Exercise 1:
According to the election commentary, how many votes did Trump receive in the primary?
Exercise 2:
From the election commentary, extract word for word the passage that begins with "A short time" and ends with "own self promotion.".

A short time later he made another speech in which he called President Obama "the founder of ISIS." Once again implying that our president is somehow a Muslim with terrorist sympathies. At first he tried to defend these statements, and then called them "sarcasm"(!) in a tweet, to once again double down at another rally by saying, “Obviously I’m being sarcastic. Then — but not that sarcastic, to be honest with you.” Clearly this man is unhinged, lurching from one offensive statement to another without any thought other than his own self promotion.
Thankfully, the American public seems to have figured this out, as more and more polls have shown him falling further and further behind Clinton both nationally and state by state (he may even lose the Republican stronghold of Utah!). An anonymous Iowa Republican put it this way “Trump is under performing so comprehensively across states and demographics it would take video evidence of a smiling Hillary drowning a litter of puppies while terrorists surrounded her with chants of ‘Death to America!’ But in 2016, stranger things have happened." Meanwhile, many prominent Republicans have been moving away from him; recently 50 Republican National Security Officers signed a petition questioning his fitness. While Trump loves to brag about the fact that he received almost 14 million votes in the primary, the highest number for any Republican primary candidate in modern history, he doesn't seem to realize that there's a long climb to the 65.9 million that Obama got in 2012 to win the national election.
With realization (and poll numbers) slowly dawning on him, Trump has taken a new tact and has started to say the system is "rigged", and that he thinks Clinton will somehow steal the election. At a recent rally in Pennsylvania he said, " The only way we can lose, in my opinion -- and I really mean this, Pennsylvania -- is if cheating goes on. I really believe it." This in a state that hasn't voted Republican since 1988. As before with the Second Amendment comments, he is entering dangerous territory; if Trump loses a close election and screams that it's stolen, there could be some angry, even violent responses in the country, especially when one considers the kind of people that show up at his rallies. This is why he doesn't just have to lose, he has to lose by a landslide, so that his tantrums about the vote being stolen will look foolish even to his supporters. So, Hillary's latest email scandal is nothing compared to the danger of this clown becoming the leader of the free world. Let's hope for the most lopsided election since Reagan crushed Mondale in 1984.

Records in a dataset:

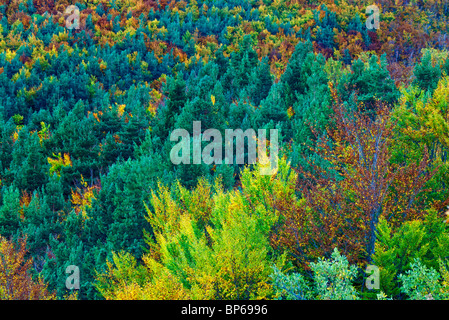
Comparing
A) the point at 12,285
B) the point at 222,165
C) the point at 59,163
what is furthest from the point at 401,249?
the point at 59,163

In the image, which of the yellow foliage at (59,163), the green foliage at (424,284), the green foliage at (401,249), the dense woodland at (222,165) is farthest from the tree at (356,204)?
the yellow foliage at (59,163)

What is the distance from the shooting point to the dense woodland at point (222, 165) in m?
11.2

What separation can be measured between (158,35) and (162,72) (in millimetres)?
7516

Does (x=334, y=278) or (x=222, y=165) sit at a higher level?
(x=222, y=165)

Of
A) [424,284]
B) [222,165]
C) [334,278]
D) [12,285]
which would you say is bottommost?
[12,285]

Full answer 1:
Almost 14 million votes.

Full answer 2:
A short time later he made another speech in which he called President Obama "the founder of ISIS." Once again implying that our president is somehow a Muslim with terrorist sympathies. At first he tried to defend these statements, and then called them "sarcasm"(!) in a tweet, to once again double down at another rally by saying, “Obviously I’m being sarcastic. Then — but not that sarcastic, to be honest with you.” Clearly this man is unhinged, lurching from one offensive statement to another without any thought other than his own self promotion.